** Opening DOCUMENT SEGMENT block **

The world of energy is constantly looking for solutions to reduce emissions of climate-changing gases, the solution could be behind one of the most abundant elements in nature.

by Nicholas Newman
06 July 2020
6 min read
byNicholas Newman
06 July 2020
6 min read

For take-off and widespread adoption of low-carbon hydrogen transport, net-zero emission targets imposed by cities and governments would appear to be a necessary prerequisite. Already cities like Berlin, Milan, Singapore and Beijing are planning measures to cut air pollution generated by transport.
London, whose Ultra Low Emission Zone covers the city's central core, has reduced exhaust NOx emissions by up to 45% with its 9,142-strong bus fleet that includes 155 electric, 10 fuel cell buses and 20 hydrogen buses on order.
Countries like China and the EU have increased their emission control standards under the Paris Accord, while ships' sulphur emissions were reduced at the beginning of this year under new regulations from the International Maritime Organisation.
To tackle climate change, a global step-change toward low-carbon transport is essential. The two most promising alternatives to petrol —and diesel— fuelled transport are batteries and hydrogen. While electric vehicles powered by batteries have dominated the attention of mass media, manufacturers such as Van Hool, Hyundai, Siemens and Toyota, are working on hydrogen-powered buses, trucks and trains.
Hydrogen has long been viewed as crucial to achieve zero-emission mass transportation and lower air pollution by the International Energy Agency, the European Commission, governments and cities. For example, Paris, Mexico City and Amsterdam plan to replace their existing buses and trucks with hydrogen or battery power as soon as 2025.

** Closing DOCUMENT SEGMENT block **
** Opening INPUT FOR THIS TASK block **

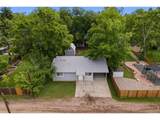817 Whedbee St - Photo 3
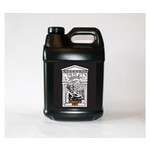 Nectar For The Gods Olympus Up, 2.5 gal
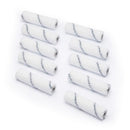 Harris Seriously Good 4inch Roller Sleeve Pk10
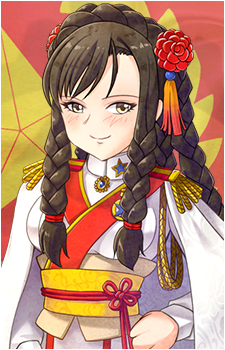 Lingji Liu's image
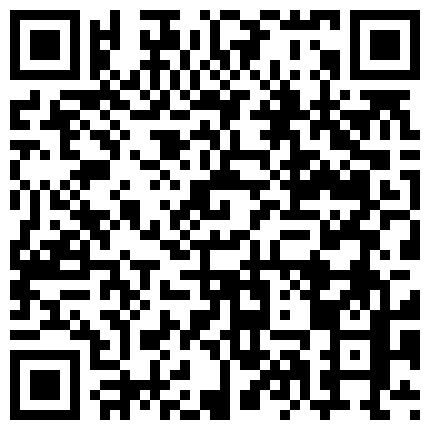 668800.xyz 国产AV剧情大学毕业生桃子入职公司行政助理被老板潜规则 母狗羞耻跪原型毕露1080P高清版的二维码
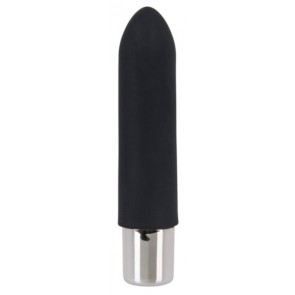 Mini Vibrator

** Closing INPUT FOR THIS TASK block **

● THINGS TO DO:
- 1) Copy the passage from the article on hydrogen transport word for word, starting at "London, whose Ultra Low" and ending at "International Maritime Organisation.".
- 2) Reproduce every line of the listing verbatim, leaving out the pictures.

● RESPONSE LIST:
- 1)
London, whose Ultra Low Emission Zone covers the city's central core, has reduced exhaust NOx emissions by up to 45% with its 9,142-strong bus fleet that includes 155 electric, 10 fuel cell buses and 20 hydrogen buses on order.
Countries like China and the EU have increased their emission control standards under the Paris Accord, while ships' sulphur emissions were reduced at the beginning of this year under new regulations from the International Maritime Organisation.

- 2)
817 Whedbee St - Photo 3
 Nectar For The Gods Olympus Up, 2.5 gal
 Harris Seriously Good 4inch Roller Sleeve Pk10
 Lingji Liu's image
 668800.xyz 国产AV剧情大学毕业生桃子入职公司行政助理被老板潜规则 母狗羞耻跪原型毕露1080P高清版的二维码
 Mini Vibrator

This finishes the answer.